February 03, 2007

Peritonsillar Abscess (Quinsy)


The peritonsillar space lies between each tonsil and the wall of the throat. An infection can cause a pus-filled swelling (abscess) to develop in this space. Peritonsillar abscesses, also called quinsy, usually occur as a complication of tonsillitis. They are most often caused by "strep throat" bacteria (group A beta-hemolytic streptococci).

If a peritonsillar abscess is not treated promptly, the infection can spread to the neck, roof of the mouth and lungs. Swelling can push the tonsil into the center of your throat and move the uvula (the flap of tissue hanging in the back of your throat) from the center toward the unaffected side of your throat. In severe cases, swelling can make breathing difficult or can close your airway.

Peritonsillar abscesses are most often found in older children, adolescents and young adults. They are less common than in the past because tonsillitis is now often treated with antibiotics, which destroy the infection-causing bacteria.

Symptoms include:

A very sore throat
Difficulty swallowing or opening the mouth wide
Swollen glands in the neck
Chills or fever
Swelling of the face
Specific changes in speech, sometimes called "hot potato voice" because it sounds as if you're talking around a mouthful of hot mashed potatoes

Your doctor will examine your throat, mouth and neck, and swab your throat. Material on the swab is sent to the laboratory, which can identify the type of bacteria causing the infection. Your doctor may look at your throat by using a small telescope on flexible lighted tube, called an endoscope. He or she may order an X-ray or computed tomography (CT) scan to better see the extent of infection in the soft tissues of the neck.

Expected Duration
After treatment, symptoms should disappear within five to seven days.

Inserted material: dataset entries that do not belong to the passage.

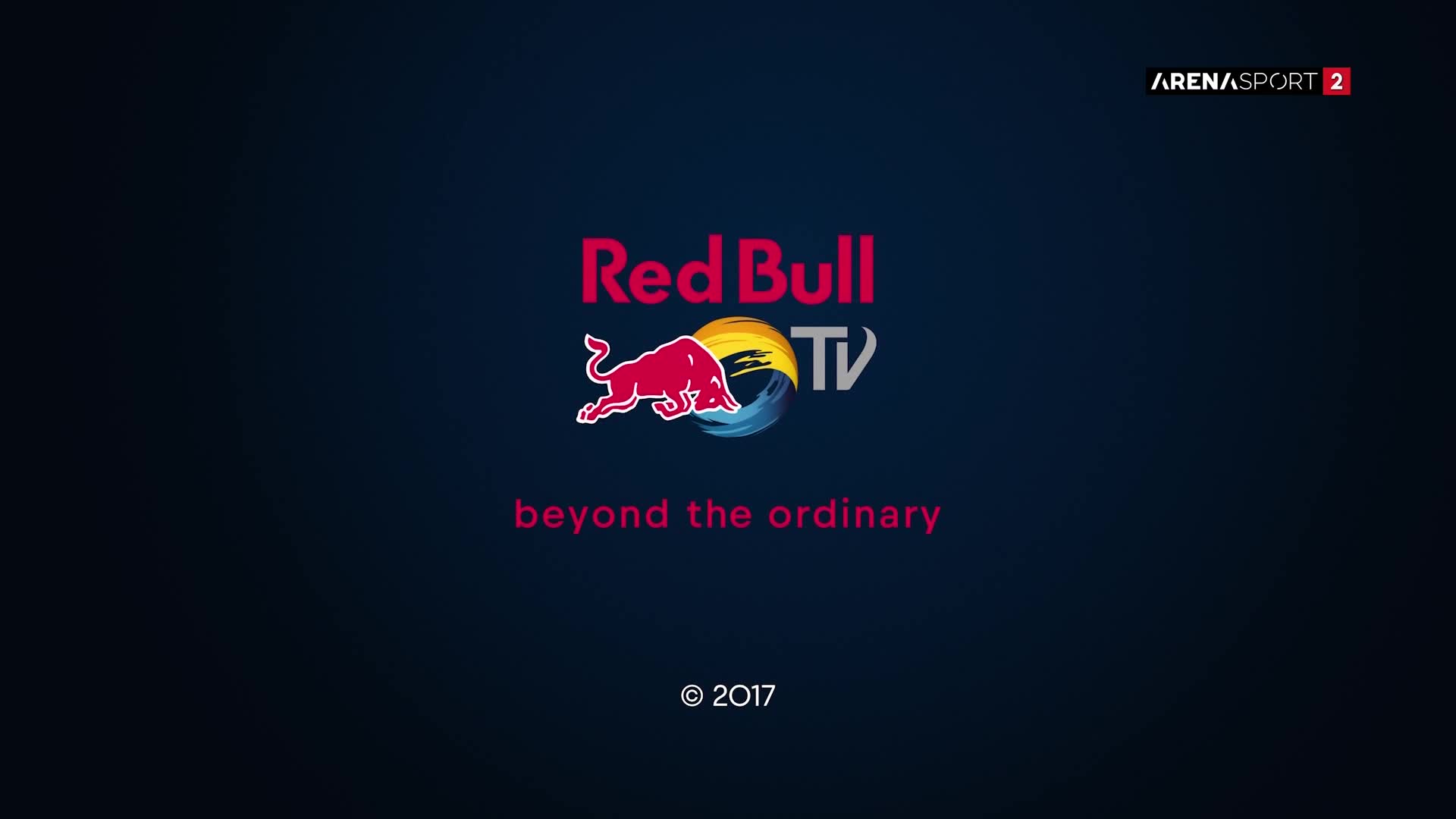 ARENASPORT 2

Red Bull
TV

beyond the ordinary

© 2017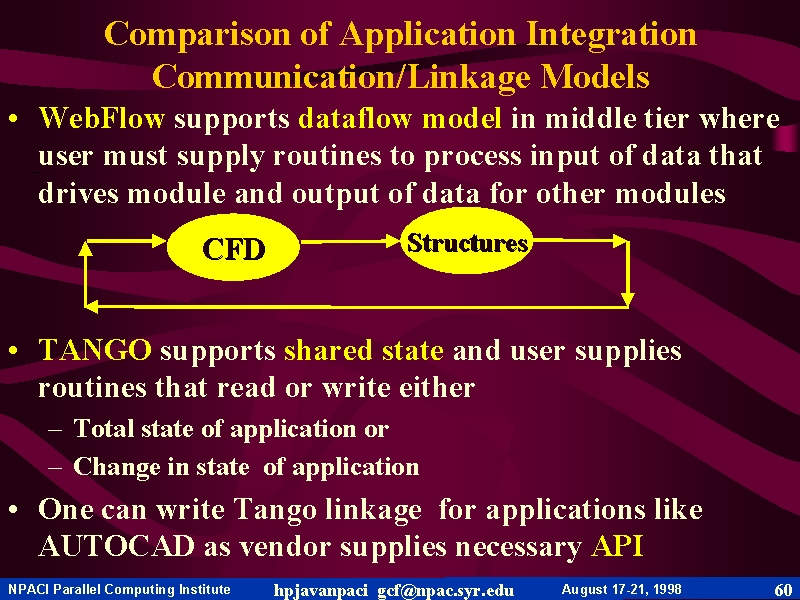 Comparison of Application Integration Communication/Linkage Models

• WebFlow supports dataflow model in middle tier where user must supply routines to process input of data that drives module and output of data for other modules

CFD

Structures

• TANGO supports shared state and user supplies routines that read or write either

– Total state of application or

– Change in state of application

• One can write Tango linkage for applications like AUTOCAD as vendor supplies necessary API

NPACI Parallel Computing Institute

hpjavanpaci gcf@npac.syr.edu

August 17-21, 1998

60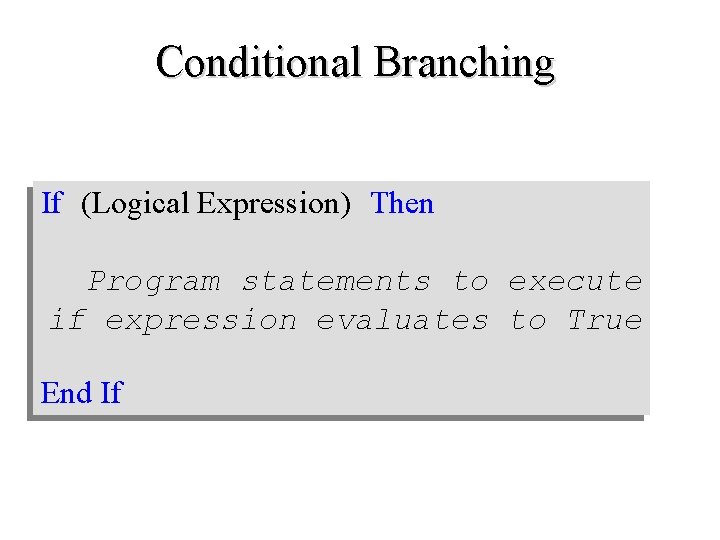 Conditional Branching

If (Logical Expression) Then

Program statements to execute if expression evaluates to True

End If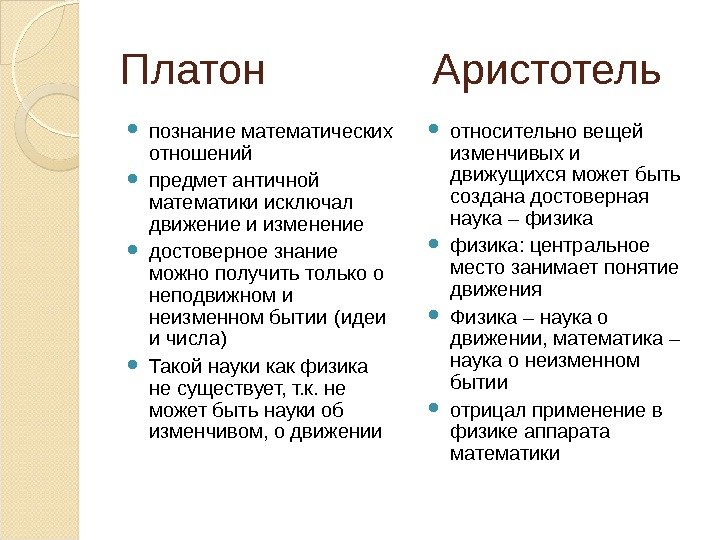 Платон

- познание математических отношений
- предмет античной математики исключал движение и изменение
- достоверное знание можно получить только о неподвижном и неизменном бытии (идеи и числа)
- Такой науки как физика не существует, т.к. не может быть науки об изменчивом, о движении

Аристотель

- относительно вещей изменчивых и движущихся может быть создана достоверная наука – физика
- физика: центральное место занимает понятие движения
- Физика – наука о движении, математика – наука о неизменном бытии
- отрицал применение в физике аппарата математики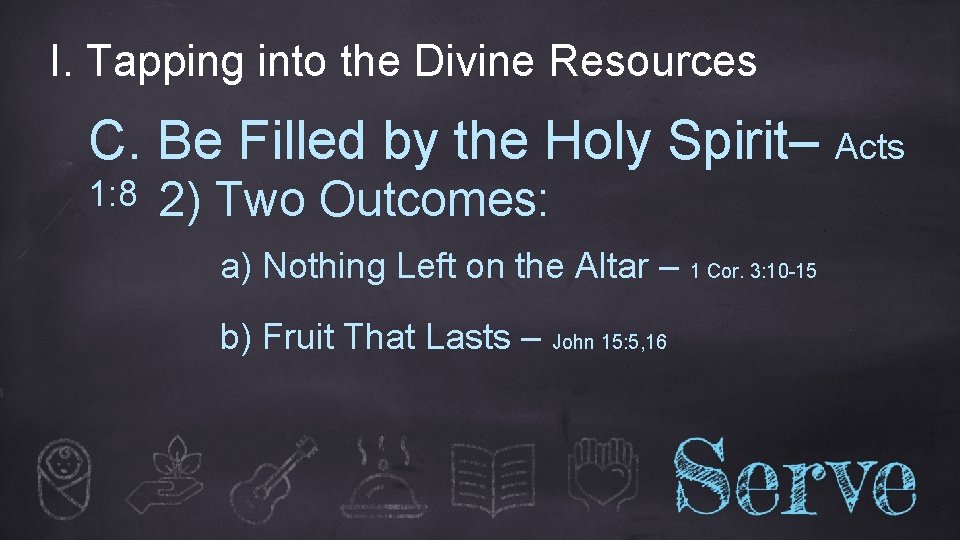 I. Tapping into the Divine Resources

C. Be Filled by the Holy Spirit– Acts 1:8 2) Two Outcomes:

a) Nothing Left on the Altar – 1 Cor. 3:10-15

b) Fruit That Lasts – John 15:5,16

Serve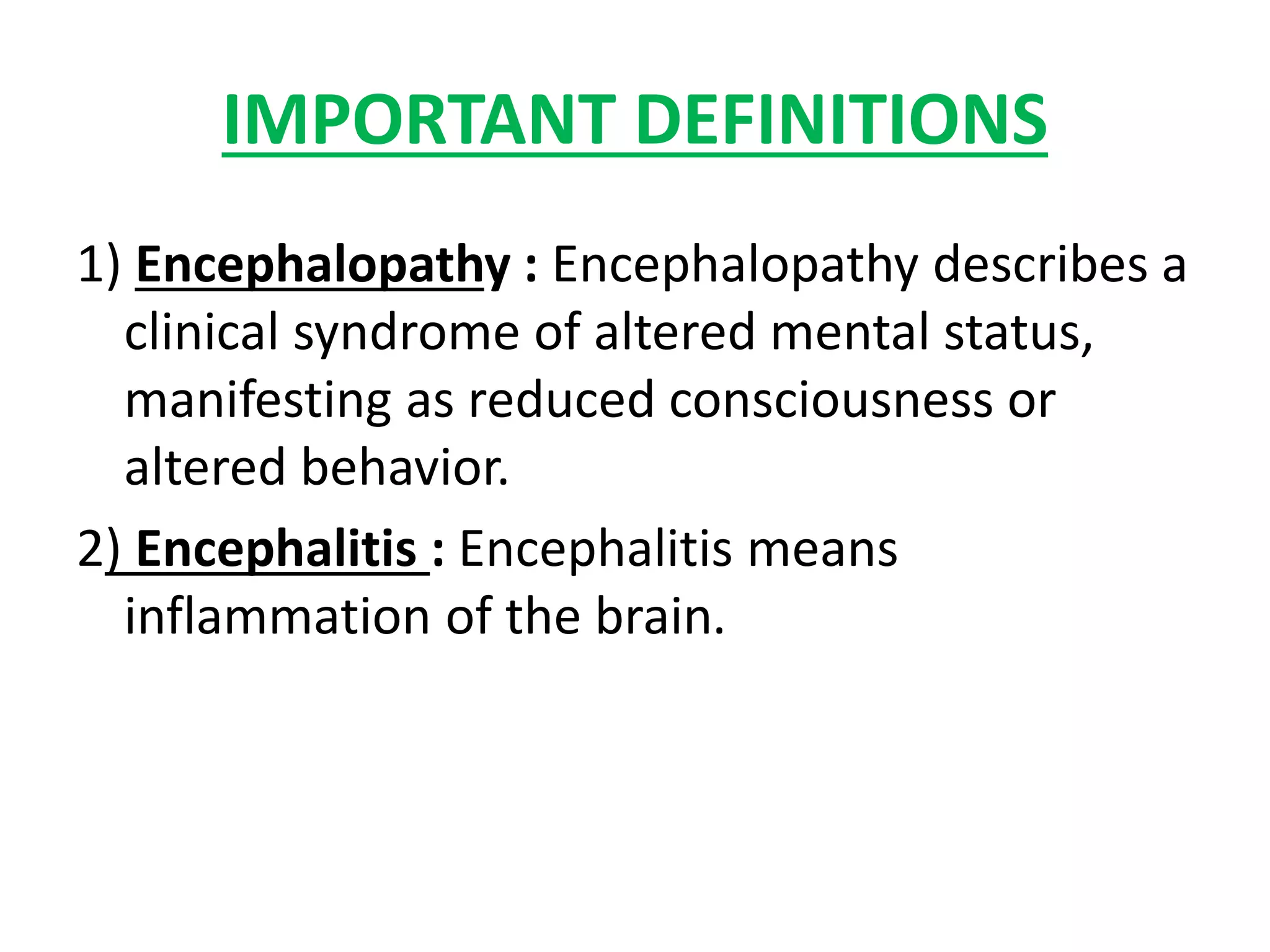 IMPORTANT DEFINITIONS

1) Encephalopathy : Encephalopathy describes a clinical syndrome of altered mental status, manifesting as reduced consciousness or altered behavior.

2) Encephalitis : Encephalitis means inflammation of the brain.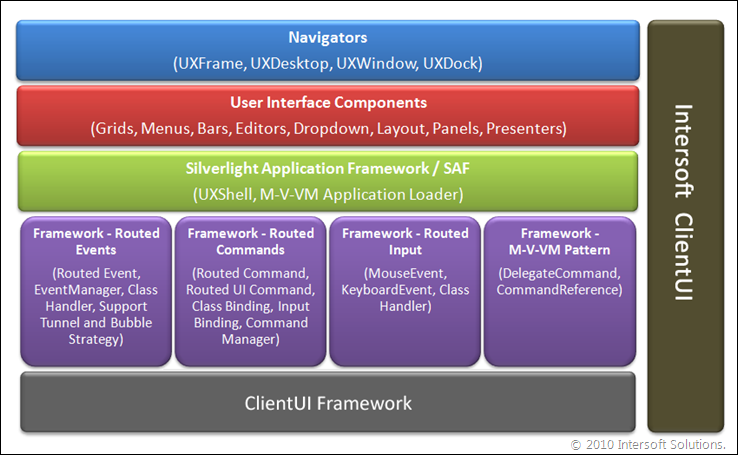 Navigators
(UXFrame, UXDesktop, UXWindow, UXDock)

User Interface Components
(Grids, Menus, Bars, Editors, Dropdown, Layout, Panels, Presenters)

Silverlight Application Framework / SAF
(UXShell, M-V-VM Application Loader)

Framework - Routed Events
(Routed Event, EventManager, Class Handler, Support Tunnel and Bubble Strategy)

Framework - Routed Commands
(Routed Command, Routed UI Command, Class Binding, Input Binding, Command Manager)

Framework - Routed Input
(MouseEvent, KeyboardEvent, Class Handler)

Framework - M-V-VM Pattern
(DelegateCommand, CommandReference)

ClientUI Framework

Intersoft ClientUI

© 2010 Intersoft Solutions.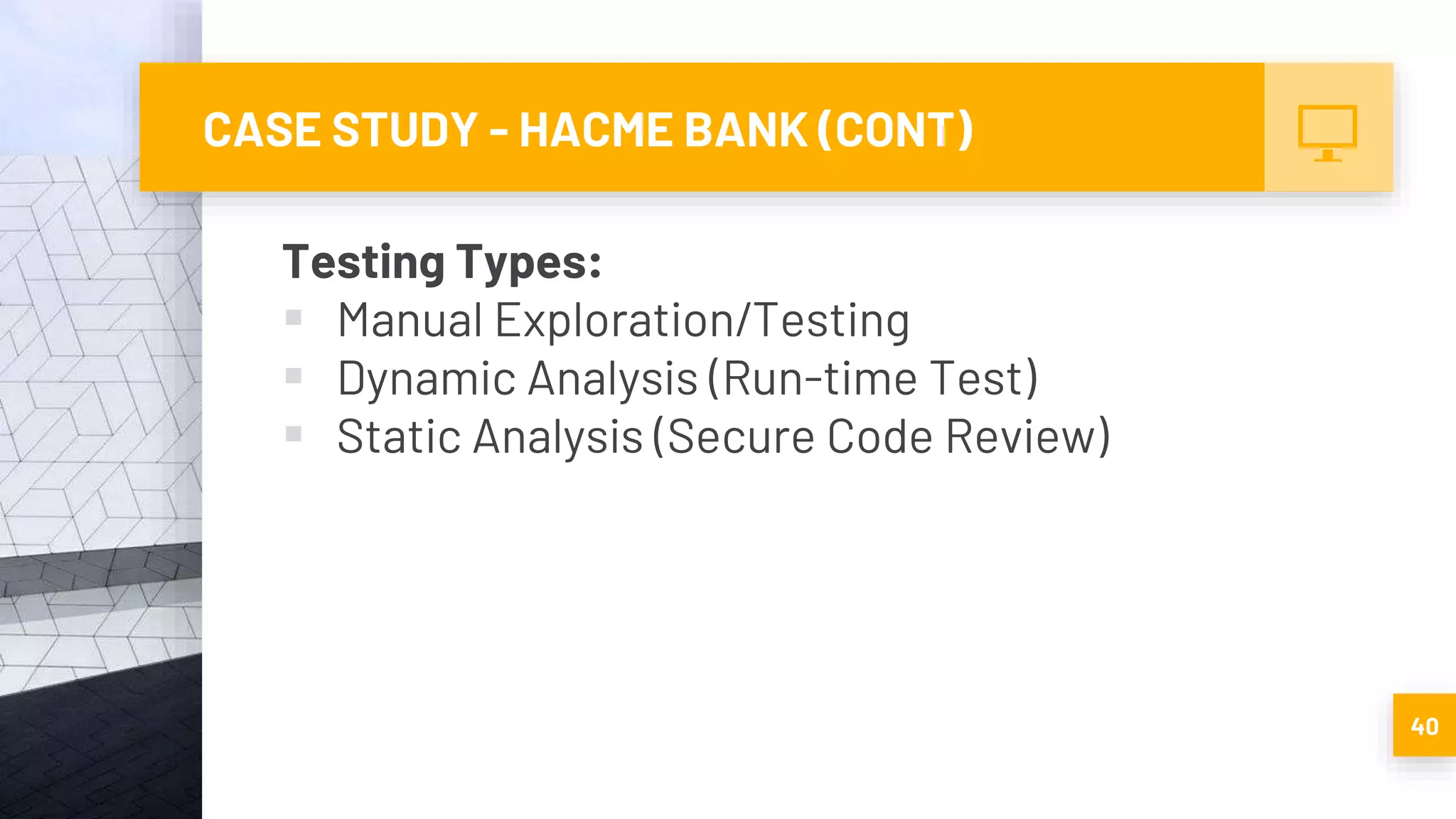 CASE STUDY - HACME BANK (CONT)

Testing Types:

- Manual Exploration/Testing
- Dynamic Analysis (Run-time Test)
- Static Analysis (Secure Code Review)

40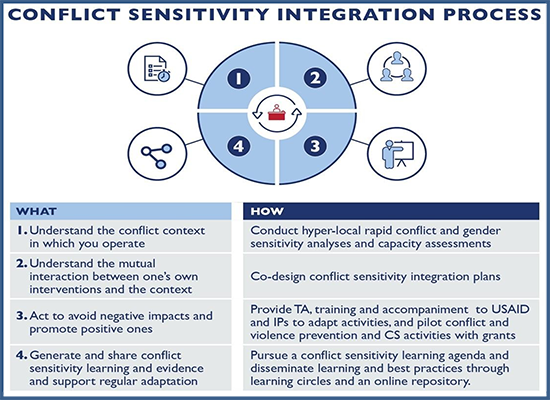 CONFLICT SENSITIVITY INTEGRATION PROCESS

1 2 4 3

| WHAT | HOW |
|---|---|
| 1. Understand the conflict context in which you operate | Conduct hyper-local rapid conflict and gender sensitivity analyses and capacity assessments |
| 2. Understand the mutual interaction between one's own interventions and the context | Co-design conflict sensitivity integration plans |
| 3. Act to avoid negative impacts and promote positive ones | Provide TA, training and accompaniment to USAID and IPs to adapt activities, and pilot conflict and violence prevention and CS activities with grants |
| 4. Generate and share conflict sensitivity learning and evidence and support regular adaptation | Pursue a conflict sensitivity learning agenda and disseminate learning and best practices through learning circles and an online repository. |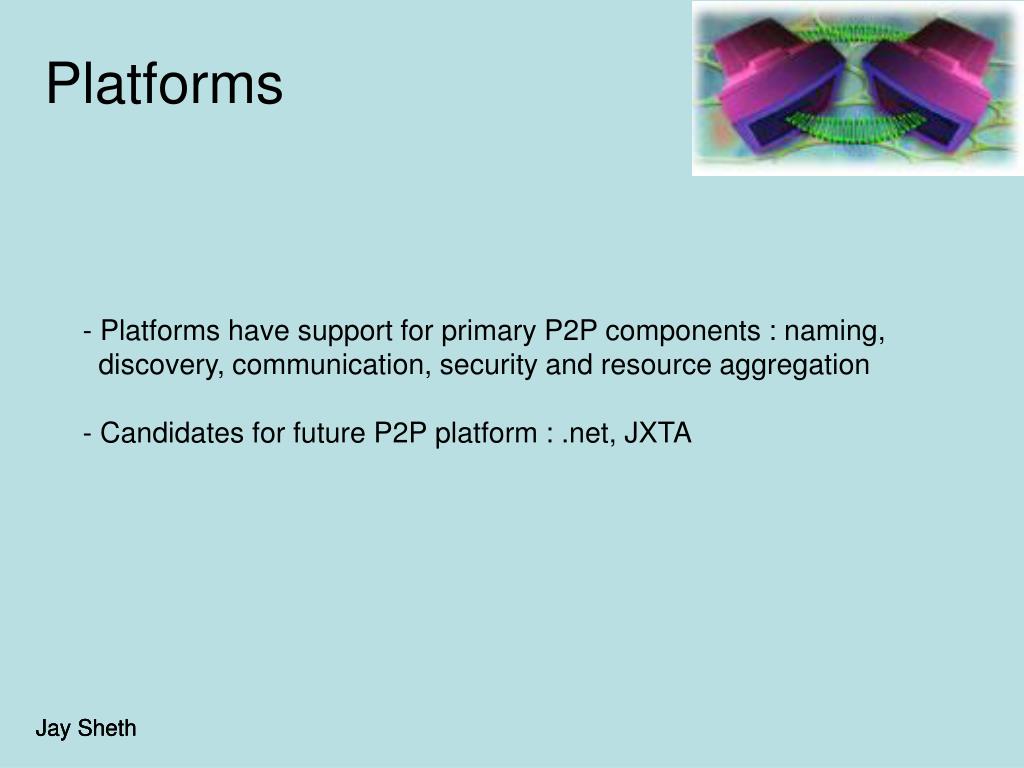 Platforms

- Platforms have support for primary P2P components : naming, discovery, communication, security and resource aggregation

- Candidates for future P2P platform : .net, JXTA

Jay Sheth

Tonsillitis should be diagnosed and treated as soon as possible to help prevent a peritonsillar abscess from developing.

Your doctor will prescribe antibiotics to treat the infection. In severe infections, antibiotics may be given intravenously (into a vein). Usually, you will need to take antibiotics for at least 10 days. It is important to take all the medication prescribed, even if you start feeling better.

Many abscesses do not respond to antibiotics alone and need to be drained. This can be done with a needle or by making a small incision in the abscess and suctioning out the fluid. This can be done in a doctor's office or emergency room, but occasionally may need to be done in an operating room, especially if the infection has extended down into your neck. Your doctor will provide sedation and pain medication to make you comfortable during this procedure. Because the symptoms make it difficult to eat or drink, some people need intravenous fluids (injected into a vein) to treat or prevent dehydration.

If tonsillitis or a peritonsillar abscess keeps coming back, you may need to have your tonsils surgically removed in a procedure called a tonsillectomy.

When To Call A Professional
Call your doctor if:

You have a severe sore throat, especially with a fever, or have been exposed to someone with strep throat
You have a sore throat combined with difficulty swallowing, a change in voice or swelling of the face
If you have been treated for a peritonsillar abscess, but you still have symptoms after two to three days, visit your doctor again.